With works by two dozen artists, this exhibition offers an introduction to wayang painting over the past century. While focusing on the work of Ketut Madra of Peliatan, a singularly accomplished master of the art in the Ubud region, it also includes pieces by 23 other painters dating from the early 1900s to the present. Almost all the paintings are by artists living near Ubud and in the village of Kamasan, south of Klungkung.

This exhibition has three sections. The first features aspects of Balinese cosmology ranging from contemplative scenes to very active ones. Deities, heroes, demons, and servants act with all the human emotions of love, compassion, wisdom, anger, fear, jealousy, and greed – as well as bawdy humor.

The second focuses on the Ramayana. The first six paintings by six artists show familiar scenes from the epic: the abduction of Sita, wife of Rama by the demon king Rawana; the aerial battle with the bird Jatayu in his failed attempt to rescue her. Thirteen others depict Rama and the great monkey army led by the general Hanoman in their epic struggle to recover Sita from the demons who hold her captive.

The third section tells stories from the Javanese-Balinese Panji or Malat semi-historical romances, and includes episodes from the other great Hindu epic, the Mahabharata.

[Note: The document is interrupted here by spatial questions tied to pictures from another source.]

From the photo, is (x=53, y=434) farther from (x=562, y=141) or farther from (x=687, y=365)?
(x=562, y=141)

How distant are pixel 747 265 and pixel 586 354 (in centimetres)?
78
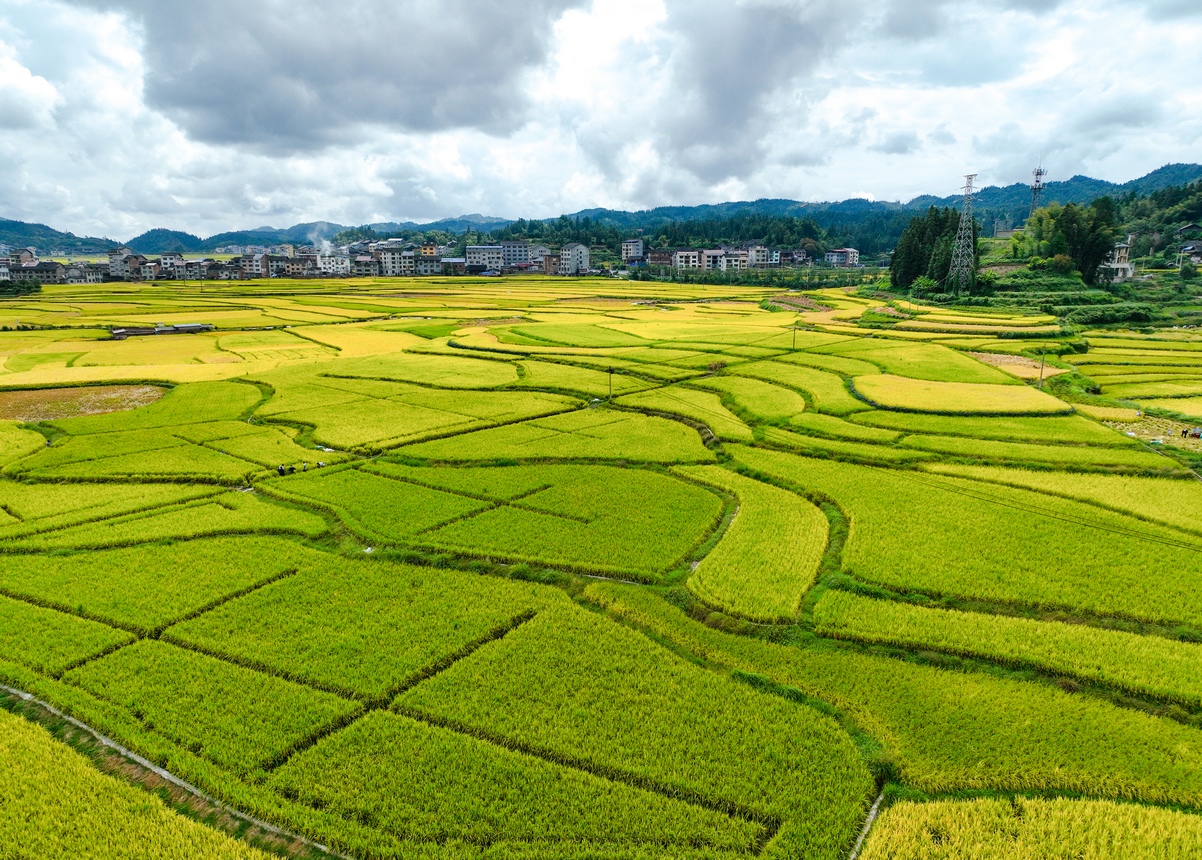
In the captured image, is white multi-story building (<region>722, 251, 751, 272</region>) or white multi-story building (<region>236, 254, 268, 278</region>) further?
white multi-story building (<region>236, 254, 268, 278</region>)

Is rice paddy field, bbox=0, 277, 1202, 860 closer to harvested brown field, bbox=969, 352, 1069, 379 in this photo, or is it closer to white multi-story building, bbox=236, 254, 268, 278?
harvested brown field, bbox=969, 352, 1069, 379

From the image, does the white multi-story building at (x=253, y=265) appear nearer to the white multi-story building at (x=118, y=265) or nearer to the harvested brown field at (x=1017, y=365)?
the white multi-story building at (x=118, y=265)

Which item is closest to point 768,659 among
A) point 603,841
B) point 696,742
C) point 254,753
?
point 696,742

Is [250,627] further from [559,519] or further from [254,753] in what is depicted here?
[559,519]

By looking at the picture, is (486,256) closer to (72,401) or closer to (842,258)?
(842,258)

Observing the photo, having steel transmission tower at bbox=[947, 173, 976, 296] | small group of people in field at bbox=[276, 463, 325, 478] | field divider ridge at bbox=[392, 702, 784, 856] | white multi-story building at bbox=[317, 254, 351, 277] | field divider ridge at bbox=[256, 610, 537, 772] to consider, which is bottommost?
field divider ridge at bbox=[392, 702, 784, 856]

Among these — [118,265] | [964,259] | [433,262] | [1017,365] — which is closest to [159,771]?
[1017,365]

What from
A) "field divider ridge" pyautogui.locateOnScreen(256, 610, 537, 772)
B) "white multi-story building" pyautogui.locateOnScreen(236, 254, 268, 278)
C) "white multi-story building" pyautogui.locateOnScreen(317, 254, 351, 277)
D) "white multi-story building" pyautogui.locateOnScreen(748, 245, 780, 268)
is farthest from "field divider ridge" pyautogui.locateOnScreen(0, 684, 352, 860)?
"white multi-story building" pyautogui.locateOnScreen(317, 254, 351, 277)
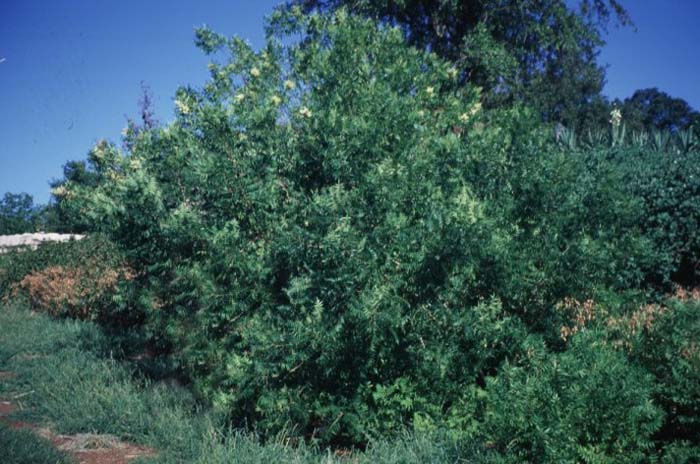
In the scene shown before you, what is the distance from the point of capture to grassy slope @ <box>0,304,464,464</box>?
4059mm

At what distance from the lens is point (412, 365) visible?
4.37 m

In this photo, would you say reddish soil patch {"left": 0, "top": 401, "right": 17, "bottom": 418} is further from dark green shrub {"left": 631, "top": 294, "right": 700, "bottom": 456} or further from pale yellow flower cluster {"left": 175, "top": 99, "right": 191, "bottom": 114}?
dark green shrub {"left": 631, "top": 294, "right": 700, "bottom": 456}

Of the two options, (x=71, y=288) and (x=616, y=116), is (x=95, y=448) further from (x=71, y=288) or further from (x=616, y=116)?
(x=616, y=116)

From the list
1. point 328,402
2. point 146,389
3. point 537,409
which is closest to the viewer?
point 537,409

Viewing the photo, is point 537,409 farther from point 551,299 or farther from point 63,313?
point 63,313

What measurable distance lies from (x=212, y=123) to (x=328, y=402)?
284 cm

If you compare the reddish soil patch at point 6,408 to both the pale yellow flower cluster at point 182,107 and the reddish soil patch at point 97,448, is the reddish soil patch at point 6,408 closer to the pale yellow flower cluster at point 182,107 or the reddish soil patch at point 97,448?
the reddish soil patch at point 97,448

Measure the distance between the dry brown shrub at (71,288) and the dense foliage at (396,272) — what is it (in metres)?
3.90

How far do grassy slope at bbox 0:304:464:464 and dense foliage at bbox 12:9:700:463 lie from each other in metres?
0.26

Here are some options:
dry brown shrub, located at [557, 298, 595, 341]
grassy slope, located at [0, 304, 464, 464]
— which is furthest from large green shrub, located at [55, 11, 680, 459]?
grassy slope, located at [0, 304, 464, 464]

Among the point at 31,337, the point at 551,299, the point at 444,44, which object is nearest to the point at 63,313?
the point at 31,337

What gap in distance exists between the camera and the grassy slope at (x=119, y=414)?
4.06m

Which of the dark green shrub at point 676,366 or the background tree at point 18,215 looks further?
the background tree at point 18,215

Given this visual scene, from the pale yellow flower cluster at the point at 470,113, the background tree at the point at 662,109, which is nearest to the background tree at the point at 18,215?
the pale yellow flower cluster at the point at 470,113
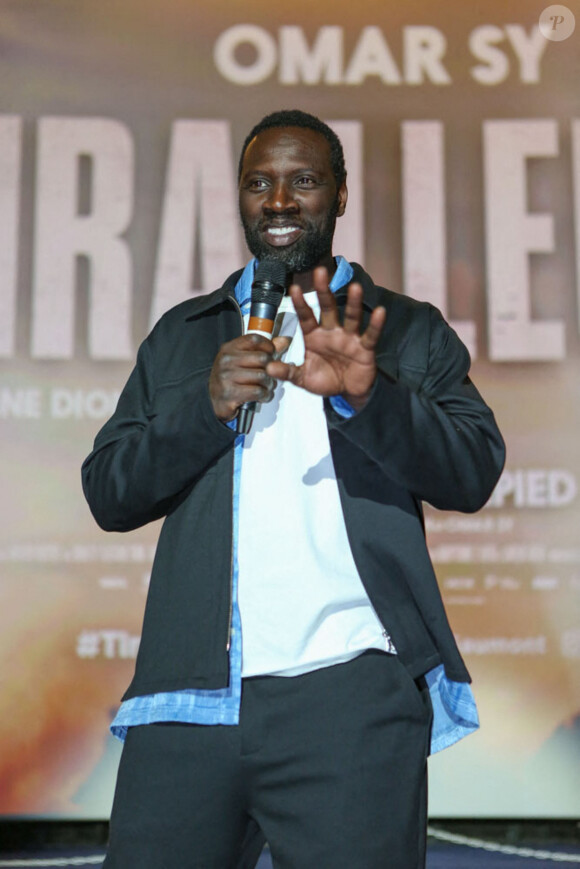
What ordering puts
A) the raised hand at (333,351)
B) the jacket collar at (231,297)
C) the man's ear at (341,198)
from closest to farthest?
1. the raised hand at (333,351)
2. the jacket collar at (231,297)
3. the man's ear at (341,198)

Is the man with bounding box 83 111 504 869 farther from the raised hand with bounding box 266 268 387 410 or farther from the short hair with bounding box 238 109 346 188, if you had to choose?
the short hair with bounding box 238 109 346 188

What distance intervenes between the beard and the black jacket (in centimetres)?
18

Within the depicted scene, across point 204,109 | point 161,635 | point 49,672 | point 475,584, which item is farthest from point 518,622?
point 161,635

It also shows the young Hanoman and the sun god Surya; Sutasoma, an incarnation of Buddha; and the mortal combat of Kresna, an incarnation of Wisnu, with the demon Boma.

Several of the older paintings here were formerly displayed in village and family temples until they became too weathered by sun, rain, wind, and age, and were replaced with works by a new generation of painters.

We hope this exhibition opens the door to a world of Balinese storytelling as a point of entry to the island’s religion and culture.